====== PASSAGE GIVEN ======

Can someone explain to me the difference between:
int *arr[5] vs. int (*arr)[5] vs. int *(*arr)[5]
I'm trying to wrap my mind around how pointers/arrays are actually represented in C...
I would suggest using http://cdecl.org.
int *arr[5] "declare arr as array 5 of pointer to int"
int (*arr)[5] "declare arr as pointer to array 5 of int"
int *(*arr)[5] "declare arr as pointer to array 5 of pointer to int"
plus a visit to this page from MSDN: Interpreting more complex declarators.
The first makes a variable named arr that is of an array length 5 of type int*, so it is an array length 5 of int pointers.
The second declares a variable named arr that is a pointer to an array length 5 of type int. So it is a pointer to an array of ints length 5.
The third is a variable named arr that is a pointer to an array of length 5 of type int pointer. So it is a pointer to an array length 5 of int pointers. Or, a pointer to the type of the first case!
To think of how to analyze things like this in the future, realize that parenthesis have the highest priority here so by having (*arr) it is first, and foremost, a pointer. Then the array notation has second highest priority, so (*arr)[5] is a pointer to an array of length 5...but what type of array? Well the type is the lowest priority, so that comes last. If we have int (*arr)[5], then it is a pointer (1st) to an array length 5 (2) of type int (3).
With that we can look at something like: int** (*arr)[7] It is a pointer named arr (1) to an array length 7 (2) of type int**, or pointers to pointers of ints (3).
As far as wondering how pointers/arrays are represented in C...
pointers and arrays are both 32 bit variables (like ints on most systems) that contain a 32 bit address to a memory location (where they point). Arrays obviously point to the beginning of an array, so *arr == arr[0]. While pointers can point to anything. When you declare an array (arr[5], arr[1000], etc.) it makes a pointer named arr as well as reserves whatever space is in between the brackets (5 or 1000). But when you declare a pointer (*arr), it does not reserve any space. Otherwise, the variable arr in both cases is simply a pointer. Also, if you want to be confusing, you could even dereference your pointers like so: pointer[0], instead of *pointer.

====== RECORD LIST ======

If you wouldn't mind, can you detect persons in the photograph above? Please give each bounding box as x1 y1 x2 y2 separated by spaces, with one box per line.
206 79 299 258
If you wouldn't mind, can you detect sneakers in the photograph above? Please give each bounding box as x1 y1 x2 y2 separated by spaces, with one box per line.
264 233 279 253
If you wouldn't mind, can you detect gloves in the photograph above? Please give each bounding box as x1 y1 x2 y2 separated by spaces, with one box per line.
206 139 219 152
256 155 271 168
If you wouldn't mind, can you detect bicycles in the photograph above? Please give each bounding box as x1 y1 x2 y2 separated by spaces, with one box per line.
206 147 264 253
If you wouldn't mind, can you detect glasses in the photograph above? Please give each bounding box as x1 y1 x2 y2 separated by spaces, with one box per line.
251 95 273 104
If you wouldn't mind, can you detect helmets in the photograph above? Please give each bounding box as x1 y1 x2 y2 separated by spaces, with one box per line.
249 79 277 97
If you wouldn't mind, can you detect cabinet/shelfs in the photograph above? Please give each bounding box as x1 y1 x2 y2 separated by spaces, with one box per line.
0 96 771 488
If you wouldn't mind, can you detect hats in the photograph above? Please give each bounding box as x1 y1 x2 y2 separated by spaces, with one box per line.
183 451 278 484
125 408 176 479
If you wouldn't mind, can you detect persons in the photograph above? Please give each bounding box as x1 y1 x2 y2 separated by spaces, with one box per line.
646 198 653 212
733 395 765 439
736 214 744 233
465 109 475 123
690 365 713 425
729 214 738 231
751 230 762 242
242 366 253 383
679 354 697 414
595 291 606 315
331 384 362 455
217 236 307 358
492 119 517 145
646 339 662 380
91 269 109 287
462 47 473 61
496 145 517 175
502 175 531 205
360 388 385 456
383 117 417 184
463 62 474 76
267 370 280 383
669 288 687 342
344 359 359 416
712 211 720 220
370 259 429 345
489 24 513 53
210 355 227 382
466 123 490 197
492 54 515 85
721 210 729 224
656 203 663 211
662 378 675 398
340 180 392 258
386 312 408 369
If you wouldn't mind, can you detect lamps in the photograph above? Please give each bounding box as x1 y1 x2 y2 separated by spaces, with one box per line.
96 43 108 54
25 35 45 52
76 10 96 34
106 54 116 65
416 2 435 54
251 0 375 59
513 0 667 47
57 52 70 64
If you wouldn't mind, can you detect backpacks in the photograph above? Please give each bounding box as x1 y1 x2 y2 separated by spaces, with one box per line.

======

JOB 1: Format the rows as a JSON list of strings, one string per line with blank lines omitted. Start at the line containing "If you wouldn't mind, can you detect helmets" and include every line through the end of the rows.
JOB 2: Resume the thread on C pointer and array declarations after its last sentence.

WRITTEN RESPONSE 1:
[
  "If you wouldn't mind, can you detect helmets in the photograph above? Please give each bounding box as x1 y1 x2 y2 separated by spaces, with one box per line.",
  "249 79 277 97",
  "If you wouldn't mind, can you detect cabinet/shelfs in the photograph above? Please give each bounding box as x1 y1 x2 y2 separated by spaces, with one box per line.",
  "0 96 771 488",
  "If you wouldn't mind, can you detect hats in the photograph above? Please give each bounding box as x1 y1 x2 y2 separated by spaces, with one box per line.",
  "183 451 278 484",
  "125 408 176 479",
  "If you wouldn't mind, can you detect persons in the photograph above? Please give each bounding box as x1 y1 x2 y2 separated by spaces, with one box per line.",
  "646 198 653 212",
  "733 395 765 439",
  "736 214 744 233",
  "465 109 475 123",
  "690 365 713 425",
  "729 214 738 231",
  "751 230 762 242",
  "242 366 253 383",
  "679 354 697 414",
  "595 291 606 315",
  "331 384 362 455",
  "217 236 307 358",
  "492 119 517 145",
  "646 339 662 380",
  "91 269 109 287",
  "462 47 473 61",
  "496 145 517 175",
  "502 175 531 205",
  "360 388 385 456",
  "383 117 417 184",
  "463 62 474 76",
  "267 370 280 383",
  "669 288 687 342",
  "344 359 359 416",
  "712 211 720 220",
  "370 259 429 345",
  "489 24 513 53",
  "210 355 227 382",
  "466 123 490 197",
  "492 54 515 85",
  "721 210 729 224",
  "656 203 663 211",
  "662 378 675 398",
  "340 180 392 258",
  "386 312 408 369",
  "If you wouldn't mind, can you detect lamps in the photograph above? Please give each bounding box as x1 y1 x2 y2 separated by spaces, with one box per line.",
  "96 43 108 54",
  "25 35 45 52",
  "76 10 96 34",
  "106 54 116 65",
  "416 2 435 54",
  "251 0 375 59",
  "513 0 667 47",
  "57 52 70 64",
  "If you wouldn't mind, can you detect backpacks in the photograph above? Please give each bounding box as x1 y1 x2 y2 separated by spaces, with one box per line."
]

WRITTEN RESPONSE 2:
As a final note example, we can look at something like: int * (*arr)[5][7] and analyze both what it is and what the compiler is doing:
First, it is a pointer named arr (1), to an array length 5 (2) each to an array length 7 (3) but because an array length n is just a pointer to a reserved location in memory, so really (2) is an array length 5 to a pointer (pointing to memory blocks of size 7). Finally, each of the memory blocks of size 7 (3) is of type int * (4).
So, it is a pointer to an array length 5 of pointers to arrays of length 7 of type int *!
I hope this helps! I know I had a lot of fun playing with C and seeing what was possible and what different things did =)
A pointer is the address of another object. An array is a contiguous block of objects. So:
int *a[5];
a is an array of 5 pointers to int. This means that a represents a block of 5 contiguous address values, where each of those values can hold the address of an int.
int (*b)[5];
b is a pointer to an array of 5 ints. This means that b is a single address value, where that value can hold the address of an array of 5 ints.
int *(*c)[5];
c is a pointer to an array of 5 pointers to int. This means that c is a single address value, where that value can hold the address of an array of 5 pointers to int. This could hold the address of the first object a, so c = &a; would be valid.
int *arr[5] is an array of five int*s.
int (*arr)[5] is a pointer to an array of five ints.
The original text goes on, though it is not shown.